Disruption of the MSL complex inhibits tumour maintenance by exacerbating chromosomal instability

Monserrat et al. report that MSL inactivation suppresses tumour maintenance via enhancing chromosomal instability (CIN). Mechanistically, H4K16ac loss upon MSL inactivation generates under-replicated DNA, leading to CIN. Rewiring of cellular programmes in malignant cells generates cancer-specific vulnerabilities. Here, using an unbiased screening strategy aimed at identifying non-essential genes required by tumour cells to sustain unlimited proliferative capacity, we identify the male-specific lethal (MSL) acetyltransferase complex as a vulnerability of genetically unstable cancers.

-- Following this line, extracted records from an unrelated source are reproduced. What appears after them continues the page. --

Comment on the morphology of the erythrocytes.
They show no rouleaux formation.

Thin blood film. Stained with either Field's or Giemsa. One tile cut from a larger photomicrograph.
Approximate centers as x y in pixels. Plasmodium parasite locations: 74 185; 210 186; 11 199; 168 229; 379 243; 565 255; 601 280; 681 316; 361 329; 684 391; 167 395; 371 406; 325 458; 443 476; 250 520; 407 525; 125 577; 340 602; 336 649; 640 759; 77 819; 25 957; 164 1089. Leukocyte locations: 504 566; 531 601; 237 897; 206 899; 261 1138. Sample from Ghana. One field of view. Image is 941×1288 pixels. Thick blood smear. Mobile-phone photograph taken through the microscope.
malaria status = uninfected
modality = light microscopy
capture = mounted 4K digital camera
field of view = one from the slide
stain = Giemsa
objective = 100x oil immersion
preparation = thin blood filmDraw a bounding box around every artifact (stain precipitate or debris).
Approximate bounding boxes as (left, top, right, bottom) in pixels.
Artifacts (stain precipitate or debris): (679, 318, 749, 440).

We find that disruption of the MSL complex and consequent loss of the associated H4K16ac mark do not substantially alter transcriptional programmes but compromise chromosome integrity and promote chromosomal instability (CIN) that progressively exhausts the proliferative potential of cancer cells through a p53-independent mechanism. This effect is dependent on pre-existing genomic instability, and normal cells are insensitive to MSL disruption. Using cell- and patient-derived xenografts from multiple cancer types, we show that excessive CIN induced by MSL disruption inhibits tumour maintenance. Our findings suggest that targeting MSL may be a valuable means to increase CIN beyond the level tolerated by cancer cells without inducing severe adverse effects in normal tissues.

Automated summary

The inactivation of MSL enhances chromosomal instability, leading to the suppression of tumour maintenance. Targeting MSL may increase chromosomal instability in cancer cells without severe adverse effects in normal tissues.